First and foremost, I am not arguing that New Mexico’s 49th place ranking in graduation rates is not a problem. It is a big problem. School reform, however, cannot be based on simple statistics. We have been running down that path for over a decade now and have nothing but failure to show for it. Therefore, before we react in any way to our 49th place ranking, we had better stop to first understand what that number does not tell us. Why? Because it does not tell us what the problem is.
Lacking that critical information requires that any reforms made occur after we identify a problem, and must then target that problem preemptively. Unfortunately, no one in this state, Franklin Schargel included, is interested in doing that critical footwork.
If we want to fix education then we will first have to instigate changes that prevent problems from happening. Waiting until the problem happens and then reacting to it does no good. It’s knee jerk. How do we then prevent the problem of 3rd graders who can’t read? Again, the solution is very simple. First, we cap class sizes at 15 students. Second, we bring reading intervention specialists back into the schools. Are these cost neutral changes? No, but as the saying goes there is no such thing as a free lunch.

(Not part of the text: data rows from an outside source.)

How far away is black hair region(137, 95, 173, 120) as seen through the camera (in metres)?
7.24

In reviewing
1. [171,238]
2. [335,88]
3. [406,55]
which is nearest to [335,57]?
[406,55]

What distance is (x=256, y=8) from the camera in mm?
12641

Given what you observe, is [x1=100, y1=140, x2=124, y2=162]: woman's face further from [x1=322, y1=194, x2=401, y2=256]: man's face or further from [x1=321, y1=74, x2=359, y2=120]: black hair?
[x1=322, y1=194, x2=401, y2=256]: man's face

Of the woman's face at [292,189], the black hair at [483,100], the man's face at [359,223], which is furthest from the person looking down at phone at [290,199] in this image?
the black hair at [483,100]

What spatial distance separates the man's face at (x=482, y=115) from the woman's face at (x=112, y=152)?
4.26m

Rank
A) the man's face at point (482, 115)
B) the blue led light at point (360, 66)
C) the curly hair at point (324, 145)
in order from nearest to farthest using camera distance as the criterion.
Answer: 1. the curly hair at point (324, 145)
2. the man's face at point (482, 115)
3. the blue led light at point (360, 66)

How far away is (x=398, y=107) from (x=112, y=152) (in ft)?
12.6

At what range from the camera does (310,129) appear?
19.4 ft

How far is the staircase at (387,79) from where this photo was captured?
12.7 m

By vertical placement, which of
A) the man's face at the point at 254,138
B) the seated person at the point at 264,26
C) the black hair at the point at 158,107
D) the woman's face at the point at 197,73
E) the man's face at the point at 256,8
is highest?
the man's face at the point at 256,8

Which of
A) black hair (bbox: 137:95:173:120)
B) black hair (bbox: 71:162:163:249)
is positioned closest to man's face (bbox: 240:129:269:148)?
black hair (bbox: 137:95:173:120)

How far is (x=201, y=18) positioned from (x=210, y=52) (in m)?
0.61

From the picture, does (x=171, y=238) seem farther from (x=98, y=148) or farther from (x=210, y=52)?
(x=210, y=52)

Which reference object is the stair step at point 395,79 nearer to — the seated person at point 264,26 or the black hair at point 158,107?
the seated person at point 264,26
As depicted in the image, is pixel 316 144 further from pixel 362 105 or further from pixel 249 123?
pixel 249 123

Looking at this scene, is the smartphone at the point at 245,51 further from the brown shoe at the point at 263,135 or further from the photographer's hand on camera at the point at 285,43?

What should we understand about the 49th place ranking? When NCLB was made law, it came into being with a glaring loophole. Every state can set its own standards; consequently, any state by state comparison has to be severely questioned. Graduation rates only provide an individual measure of a single state, providing no rational comparison to any other state. A better comparison between states looks at the SAT and ACT scores. These tests are a neutral yardstick against which the value of each state’s education system can be measured. In 2010, New Mexico ranks in 21st place. That is well ahead of both Florida and Texas, two states that the Martinez administration tout as examples for New Mexico. As for Alabama, it’s much like New Mexico.
Both Florida and Texas have better graduation rates than New Mexico, but the quality of their graduates is lacking. New Mexico can easily achieve a 100% graduation rate, but graduating everyone and anyone is not a reform. At best, that’s a copout, at worst it’s a political lie.
An argument may be made that SAT and ACT scores only reveal information about those students going to college. So what? That argument ignores the fact that our education system is built on the assumption that every student is going to college. No exceptions are made. Given that, SAT and ACT scores do provide an accurate measure of the efficacy of New Mexico’s education system. Until we change the foundation assumption of schools to include both a trades and a college basis, those scores will remain as the best indicator of how New Mexico is doing. Does that mean that we have no room for improvement? Of course not. But in no way are we the cesspool that Schragel claims we are.
I cannot help but question Schragel’s motivations in writing his column. Schragel is not a fool; he understands what NCLB did. He understands that graduation rates on only usable as internal measures. For him to claim that graduation rates are anything else raises a very serious question regarding his motivations. How does he gain from this?
Ultimately, all of this boils down to three things when reforming education. First, we have to focus our limited resources where they will do the most good. Second, we must base changes on accurate data. Third, we have to make every effort to understand what that data tells us. Nothing else will do. Franklin Schragel knows this. Why, then, did he choose to mislead New Mexico?